Back to Jo’burg and the usual Jo’burg stories. Dinner conversation with old friends struggles to rise beyond the banal realities. These are just some of them:
A man called Mangaliso comes out of a spell in Leeuwkop prison with a desire to live a reformed life, an aspiration to normality, if such a thing exists in this tense environment, an aspiration encouraged by a few enlightened warders, social workers and dedicated acti-vists. He has been drawn into the therapeutic powers of theatre, and, now that
he is out of jail, wants to share this revelation with young people who might still be saved from his life of inevitable crime in the ghettos of abuse that we have inherited.
Mangaliso is walking purposefully towards his dream, his brain clear like a reformed addict, almost too heady to be true.
But one afternoon, in a spaza shop in his native township of Diepkloof in sprawling Soweto, the gang to whom he had sworn his juvenile allegiance catches up with him. “You don’t want to come back to the gang?” they challenge him. His resolve is firm. So one of his former colleagues pulls out a gun and holds it to his head.
“You think you’re too good for us?” the gangster says. “I’ll show you.” And, at point-blank range, he pulls the trigger. Mangaliso’s young and unexpectedly hopeful life is blown away in a crashing instant of fire and metal that penetrates his brain.
In Yeoville, a doctor who has established a medical practice in this tough and unstable neighbourhood is awoken in the small hours of the morning by a posse of armed men banging insistently at the door of his apartment. They are all wearing the uniforms of a well-known security company and say they have been told to search his premises for illegal drugs. So he lets them in, and is immediately assaulted and tied up by the 10 uniformed thugs.
“Before I knew what was happening, I found myself desperately bargaining for my life. If I didn’t give them the money they wanted, they would kill me.”
They demanded his bank and credit cards. While some were standing over him, taking down pin numbers and wondering how much they could download from his accounts in a few moments, others were going through his personal possessions, trying on clothes and throwing away what they didn’t like.
The leader of the gang decided that he liked the fit of the doctor’s leather jacket. He left five of his men to guard the doctor, having stuffed his socks down his throat to keep him quiet, and led the other five out of the apartment to the street.
They returned after half an hour. They had somehow managed to draw R15 000 from his various accounts. The leader of the gang, still cheekily sporting the leather jacket, looked the doctor in the eye and shook his head pityingly.
“The man who sent us here isn’t going to be satisfied with this,” he said.
“What else can I do?” the doctor struggled to communicate through the suffocating stink of his day-old socks.
“We’re going to have to kill you then,” said the gang leader. The gun came out and was cocked against the doctor’s head.
The gangster fired, but the gun jammed. He took a gun from a colleague, which jammed as well. A third gun did the same.
One of the gang members got spooked. “God doesn’t want this man to die,” he said. “Let’s just leave him.”
Other gangsters disagreed. He had seen their faces and could identify them, they said. They should finish off the job.
But it was the doctor’s lucky day, if you can call it that. They took his car keys and left him to struggle his way out of his bindings.
They managed to run up a R40 000 bill on his credit card before it was blocked by the bank.
The doctor has been like the walking dead ever since, telling his story with wide-eyed disbelief to anyone who will listen, wondering who it was who had fingered him, and when they would be back to finish off what they had started. That casual Jo’burg episode will haunt his waking and sleeping hours to the end of his days.
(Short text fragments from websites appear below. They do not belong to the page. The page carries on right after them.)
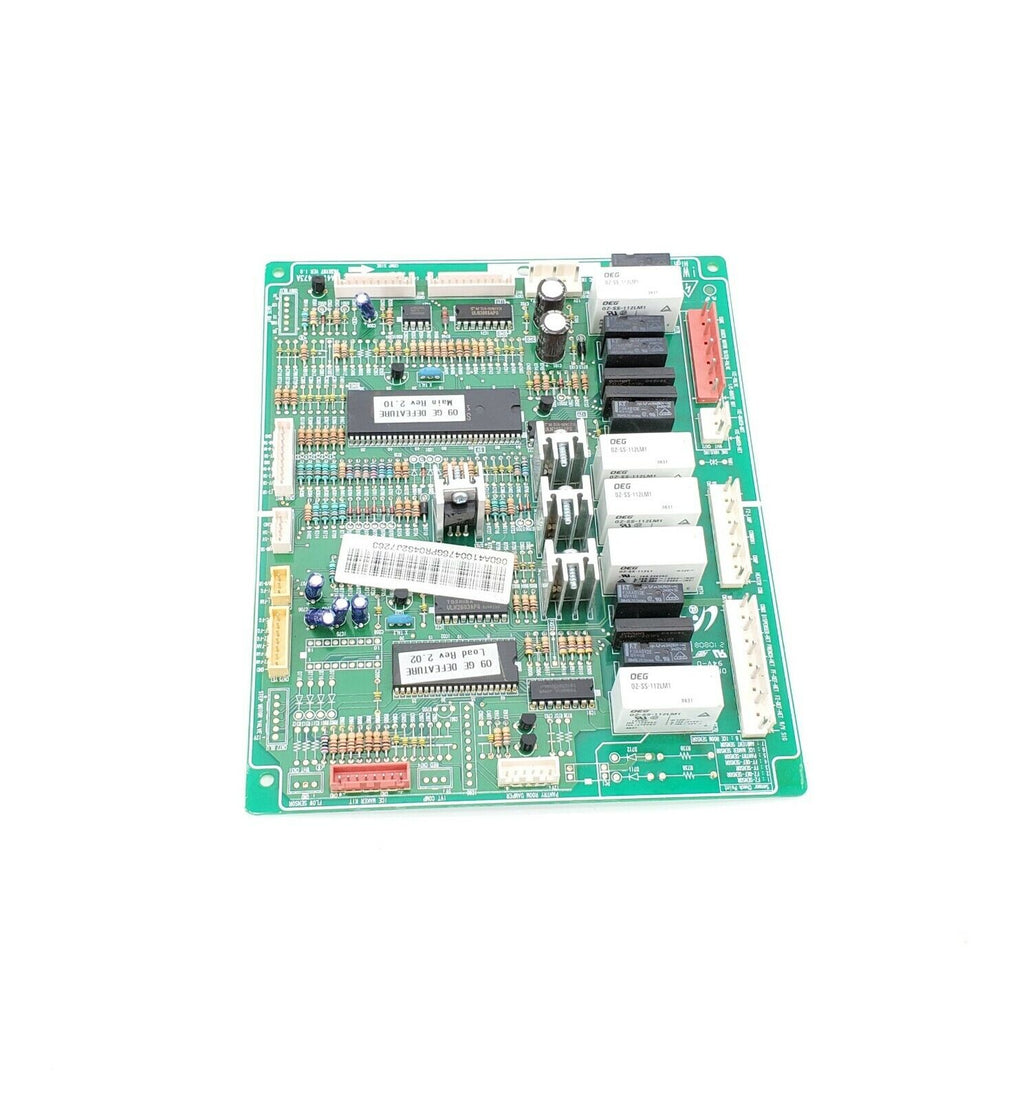 OEM  Samsung Refrigerator Control DA41-00476G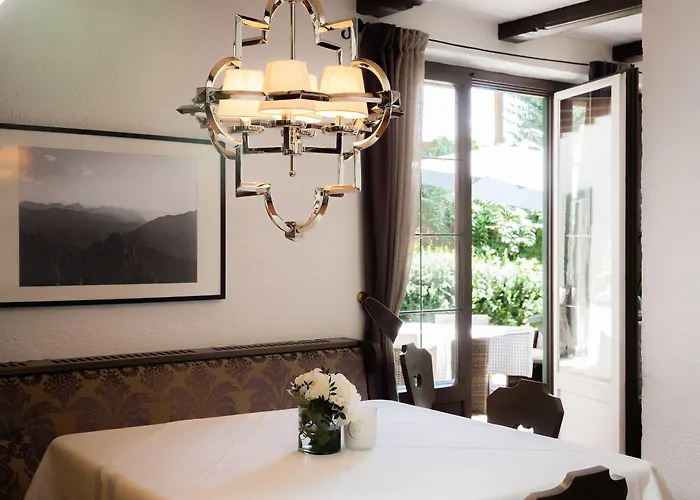Otel Bio Design Boutique St Georg 3*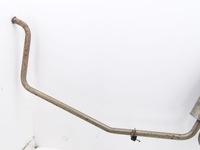 фото thumb №8, Trafic ii vivaro 01-06 1.9 dci гаситель выхлоп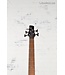 5-String SR305E Bass Guitar - Midnight Gray Burst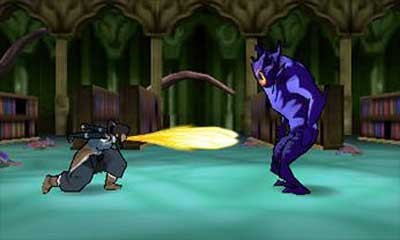 The Legend of Korra: A New Era Begins — ss (US)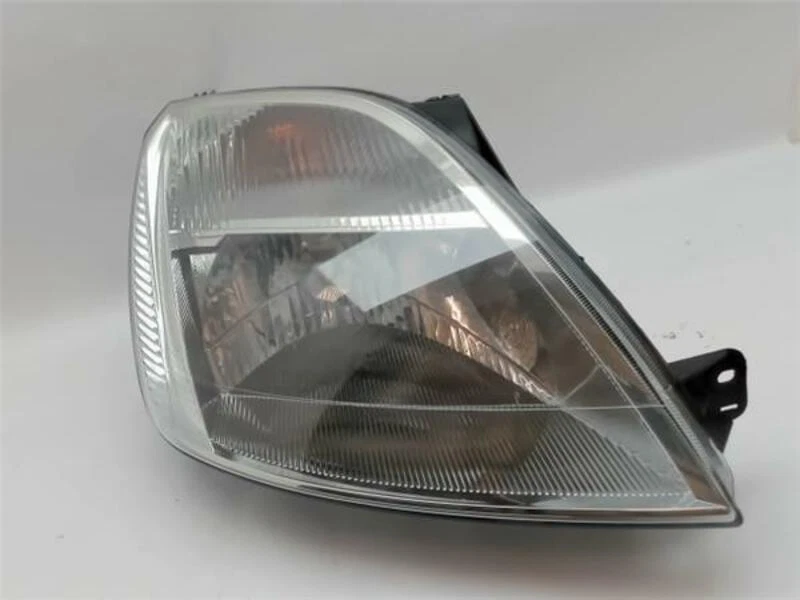 1320348 headlamp rh for FORD FIESTA V (JH JD ) 1.4 16V 302479 | eBay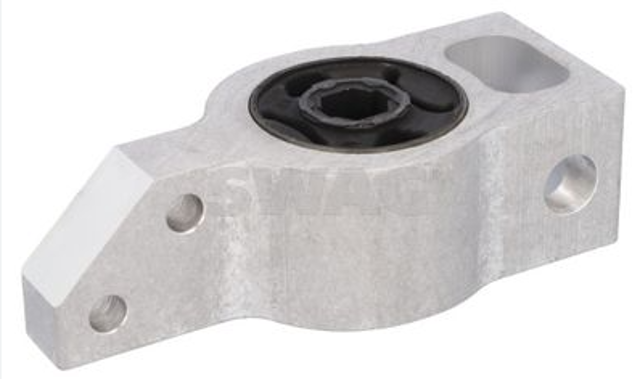 Сайлентблок нижний передней подвески BU0104 BGA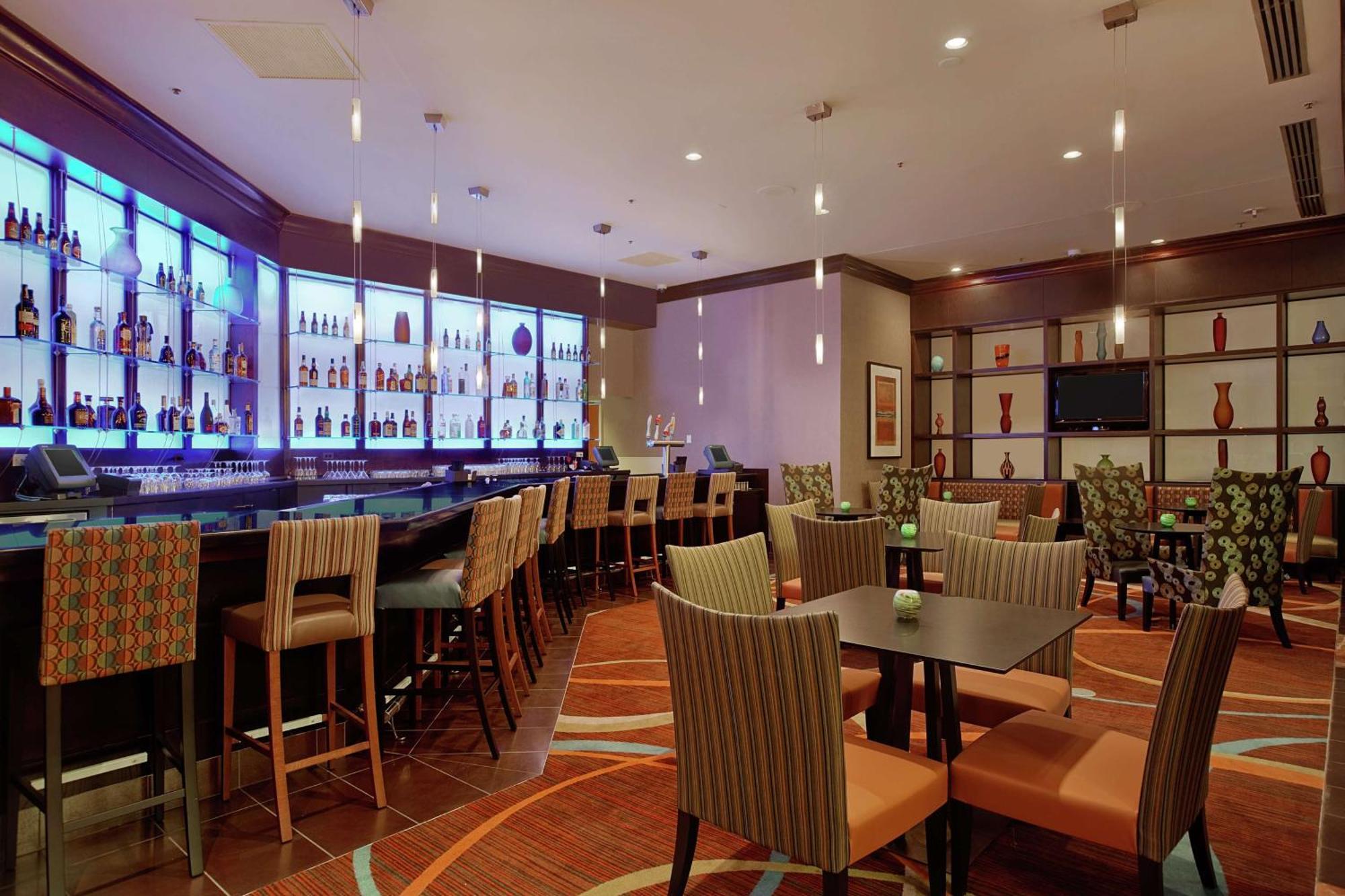 Hilton Rosemont Chicago O'Hare Hotell Exteriör bild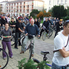 Egy célért két keréken - Critical Mass 2010 Egy célért két keréken - Critical Mass 2010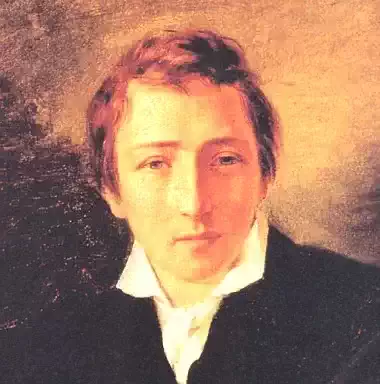 Heinrich Heine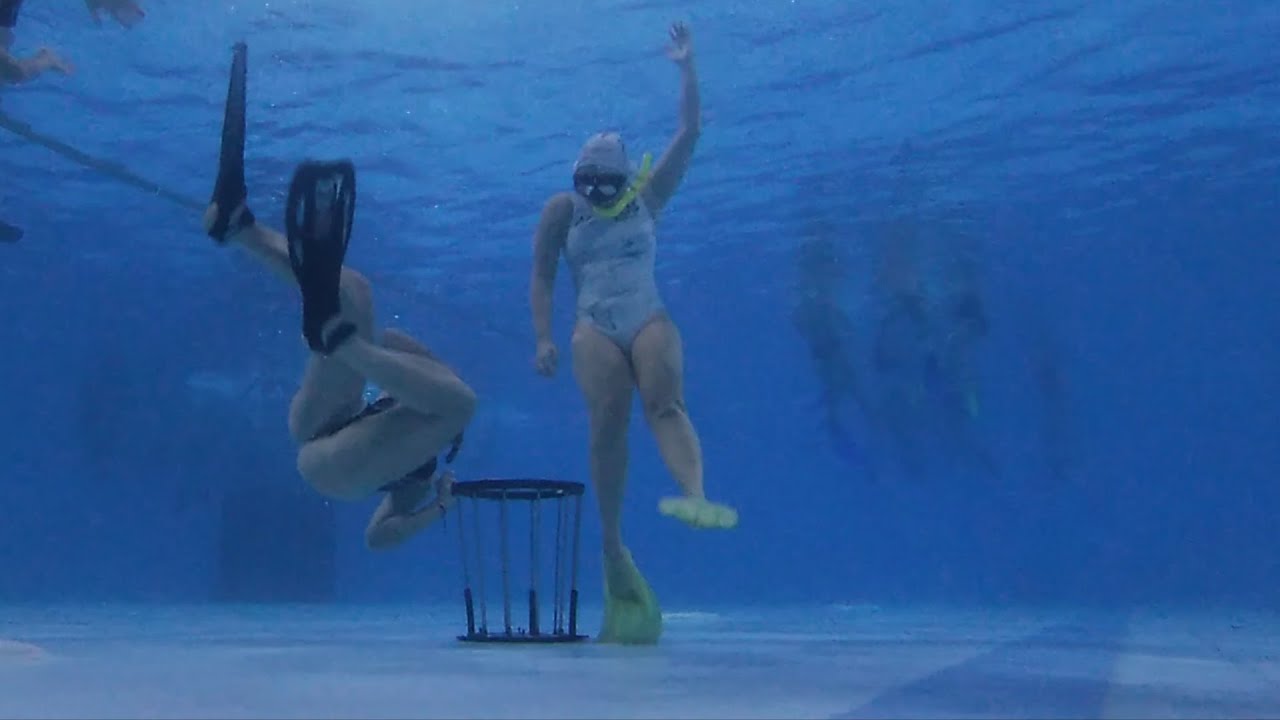 13. Entrenamiento Makos Femenino - Viernes Junio 30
The victims and protagonists in these casual episodes are all black males. But the meaningless violence spreads across the whole spectrum of our rainbow nation.
In the same week a young white man confesses to the killing of his mother and her gardener with a gardening fork, a moment of mayhem in a placid suburb. He had first dispatched the family poodles with the same instrument.
“I hated them all,” he is said to have told the police when they came to pick him up. So he bided his time, and then killed them, not with a knife, but with a fork.
Fear, loathing and self-loathing know no colour line in South Africa. Is it something in the air we breathe?
The only thing that everyone is certain of is that no one knows the answers. The country sometimes feels like a ship winging wildly on a single anchor that is threatening to break loose. The passengers are fiercely proud of their vessel, but none of them really care about the others, or have bothered to find out their names. And none of them can remember when last they saw the captain.